=== SUPPLIED RECORDS ===
_ _ _

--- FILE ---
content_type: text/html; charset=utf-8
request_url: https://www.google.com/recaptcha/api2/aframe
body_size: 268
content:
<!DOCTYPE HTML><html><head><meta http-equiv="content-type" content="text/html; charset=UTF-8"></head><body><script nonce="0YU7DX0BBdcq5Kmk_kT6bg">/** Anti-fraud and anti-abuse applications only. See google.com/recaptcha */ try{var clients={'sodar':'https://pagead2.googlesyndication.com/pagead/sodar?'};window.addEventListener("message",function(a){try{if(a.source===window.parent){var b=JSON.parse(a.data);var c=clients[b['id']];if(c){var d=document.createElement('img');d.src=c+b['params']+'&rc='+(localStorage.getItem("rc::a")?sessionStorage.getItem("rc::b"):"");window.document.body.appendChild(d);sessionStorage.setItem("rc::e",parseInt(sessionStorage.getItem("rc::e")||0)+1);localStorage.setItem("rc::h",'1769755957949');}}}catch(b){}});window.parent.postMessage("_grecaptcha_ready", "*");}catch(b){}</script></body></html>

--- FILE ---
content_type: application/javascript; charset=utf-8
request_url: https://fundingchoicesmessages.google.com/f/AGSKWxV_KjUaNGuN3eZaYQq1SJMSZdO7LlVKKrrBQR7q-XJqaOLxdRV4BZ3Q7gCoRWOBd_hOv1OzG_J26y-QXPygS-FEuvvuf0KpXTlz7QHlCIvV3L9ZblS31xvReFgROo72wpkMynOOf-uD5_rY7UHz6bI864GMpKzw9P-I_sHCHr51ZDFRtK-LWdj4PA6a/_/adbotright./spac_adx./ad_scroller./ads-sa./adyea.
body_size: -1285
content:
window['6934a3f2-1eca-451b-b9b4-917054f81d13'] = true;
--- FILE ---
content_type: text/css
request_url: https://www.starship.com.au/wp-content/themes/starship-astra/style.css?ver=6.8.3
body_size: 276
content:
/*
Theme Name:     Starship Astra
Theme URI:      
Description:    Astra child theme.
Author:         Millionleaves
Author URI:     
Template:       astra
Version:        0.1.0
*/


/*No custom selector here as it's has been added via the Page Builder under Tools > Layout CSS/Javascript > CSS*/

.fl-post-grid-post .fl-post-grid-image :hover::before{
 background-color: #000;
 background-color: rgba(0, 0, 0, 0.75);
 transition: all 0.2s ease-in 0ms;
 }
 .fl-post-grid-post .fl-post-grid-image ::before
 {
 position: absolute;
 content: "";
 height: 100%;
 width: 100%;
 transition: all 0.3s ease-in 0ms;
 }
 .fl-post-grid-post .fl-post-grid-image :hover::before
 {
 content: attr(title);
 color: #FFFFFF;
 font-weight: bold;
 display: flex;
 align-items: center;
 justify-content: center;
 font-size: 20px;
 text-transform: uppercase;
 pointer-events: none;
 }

_ _ _

=== WORK TO COMPLETE ===
Reproduce all the data precisely, word for word.

=== PROBLEM SOLUTION ===
--- FILE ---
content_type: text/html; charset=utf-8
request_url: https://www.google.com/recaptcha/api2/aframe
body_size: 268
content:
<!DOCTYPE HTML><html><head><meta http-equiv="content-type" content="text/html; charset=UTF-8"></head><body><script nonce="0YU7DX0BBdcq5Kmk_kT6bg">/** Anti-fraud and anti-abuse applications only. See google.com/recaptcha */ try{var clients={'sodar':'https://pagead2.googlesyndication.com/pagead/sodar?'};window.addEventListener("message",function(a){try{if(a.source===window.parent){var b=JSON.parse(a.data);var c=clients[b['id']];if(c){var d=document.createElement('img');d.src=c+b['params']+'&rc='+(localStorage.getItem("rc::a")?sessionStorage.getItem("rc::b"):"");window.document.body.appendChild(d);sessionStorage.setItem("rc::e",parseInt(sessionStorage.getItem("rc::e")||0)+1);localStorage.setItem("rc::h",'1769755957949');}}}catch(b){}});window.parent.postMessage("_grecaptcha_ready", "*");}catch(b){}</script></body></html>

--- FILE ---
content_type: application/javascript; charset=utf-8
request_url: https://fundingchoicesmessages.google.com/f/AGSKWxV_KjUaNGuN3eZaYQq1SJMSZdO7LlVKKrrBQR7q-XJqaOLxdRV4BZ3Q7gCoRWOBd_hOv1OzG_J26y-QXPygS-FEuvvuf0KpXTlz7QHlCIvV3L9ZblS31xvReFgROo72wpkMynOOf-uD5_rY7UHz6bI864GMpKzw9P-I_sHCHr51ZDFRtK-LWdj4PA6a/_/adbotright./spac_adx./ad_scroller./ads-sa./adyea.
body_size: -1285
content:
window['6934a3f2-1eca-451b-b9b4-917054f81d13'] = true;
--- FILE ---
content_type: text/css
request_url: https://www.starship.com.au/wp-content/themes/starship-astra/style.css?ver=6.8.3
body_size: 276
content:
/*
Theme Name:     Starship Astra
Theme URI:      
Description:    Astra child theme.
Author:         Millionleaves
Author URI:     
Template:       astra
Version:        0.1.0
*/


/*No custom selector here as it's has been added via the Page Builder under Tools > Layout CSS/Javascript > CSS*/

.fl-post-grid-post .fl-post-grid-image :hover::before{
 background-color: #000;
 background-color: rgba(0, 0, 0, 0.75);
 transition: all 0.2s ease-in 0ms;
 }
 .fl-post-grid-post .fl-post-grid-image ::before
 {
 position: absolute;
 content: "";
 height: 100%;
 width: 100%;
 transition: all 0.3s ease-in 0ms;
 }
 .fl-post-grid-post .fl-post-grid-image :hover::before
 {
 content: attr(title);
 color: #FFFFFF;
 font-weight: bold;
 display: flex;
 align-items: center;
 justify-content: center;
 font-size: 20px;
 text-transform: uppercase;
 pointer-events: none;
 }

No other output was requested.